Correction is humbling. Having hard conversations with God and with people in your life is deeply humbling and allows for deeper connection. It frees up the space that was filled with pride in your heart to let unconditional love wash over you. One of the best decisions I made in my college career and early adulthood years is being discipled at Wesley. Being discipled has invited positive and loving correction into my life. A couple of years ago, I found myself in a toxic friendship that was not good for either one of us. I was in a very unhealthy place and I was using that friendship as a crutch. It gave me an excuse to be transparent but not vulnerable. It was not good and there was not fruit from that relationship. I went to my discipler and I invited correction into my life, knowing she was probably about to tell me some really hard things. She corrected my thinking and actions in a way that put my wellbeing first when I couldn’t. I didn’t necessarily see what she was doing.

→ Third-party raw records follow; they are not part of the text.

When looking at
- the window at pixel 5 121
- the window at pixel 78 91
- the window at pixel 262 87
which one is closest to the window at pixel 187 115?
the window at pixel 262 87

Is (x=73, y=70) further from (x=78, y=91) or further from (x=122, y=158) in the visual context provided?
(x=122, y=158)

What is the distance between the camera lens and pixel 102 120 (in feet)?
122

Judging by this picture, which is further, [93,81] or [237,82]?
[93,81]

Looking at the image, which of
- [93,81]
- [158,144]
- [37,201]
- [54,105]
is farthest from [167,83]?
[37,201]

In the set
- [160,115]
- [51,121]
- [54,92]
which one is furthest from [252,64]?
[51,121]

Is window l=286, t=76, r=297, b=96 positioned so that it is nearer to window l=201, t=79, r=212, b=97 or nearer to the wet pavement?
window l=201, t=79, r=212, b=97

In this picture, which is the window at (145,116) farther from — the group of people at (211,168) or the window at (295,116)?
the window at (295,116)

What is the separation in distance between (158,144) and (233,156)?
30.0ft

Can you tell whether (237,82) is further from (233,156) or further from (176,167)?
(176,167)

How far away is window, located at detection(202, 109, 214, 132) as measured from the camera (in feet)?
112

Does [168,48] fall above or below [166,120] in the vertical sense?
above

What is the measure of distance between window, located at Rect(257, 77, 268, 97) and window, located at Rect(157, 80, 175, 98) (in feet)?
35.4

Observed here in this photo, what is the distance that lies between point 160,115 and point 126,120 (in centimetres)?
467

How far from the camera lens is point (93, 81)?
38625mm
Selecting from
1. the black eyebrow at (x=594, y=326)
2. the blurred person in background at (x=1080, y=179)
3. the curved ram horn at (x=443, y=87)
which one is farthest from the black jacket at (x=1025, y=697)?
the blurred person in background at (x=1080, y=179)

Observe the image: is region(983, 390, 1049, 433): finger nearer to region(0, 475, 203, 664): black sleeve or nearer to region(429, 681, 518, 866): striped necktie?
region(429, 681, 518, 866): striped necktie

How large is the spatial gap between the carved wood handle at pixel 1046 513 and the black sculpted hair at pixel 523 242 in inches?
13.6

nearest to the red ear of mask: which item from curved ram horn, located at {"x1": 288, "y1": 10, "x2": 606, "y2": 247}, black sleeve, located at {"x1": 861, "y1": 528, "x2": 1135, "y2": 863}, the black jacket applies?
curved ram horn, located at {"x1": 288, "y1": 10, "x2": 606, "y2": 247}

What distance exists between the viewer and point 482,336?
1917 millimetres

It was not easy to hear these things, partially because I was in an unhealthy place and partially because she was asking me to take responsibility for my unhealthy behavior. She was 100% right about everything she said, but I did not want to hear it. I was not ready to take the actions she was asking me to take. For a number of reasons, the friendship ended and I felt like I was broken for a long time. I had to take inventory of my heart and my soul and the place we had found ourselves in. My discipler walked through this with me, never reminding me of my mistakes but instead pushing me toward God who was the only one who could speak goodness into the hard places of my heart. God uprooted a lot of things that had taken root during that friendship, and when I had started to heal from some of those things, He brought to mind the words my discipler had spoken over me so many months ago. He brought to mind how she had loved me by saying the hard thing, because she could not bear to see me living in less than the fullness God had created me for. Correction is hard, but God will be gentle and will lead you where you need to be when you need to be there. Correction by a kind Father is better than affirmation from the wrong people.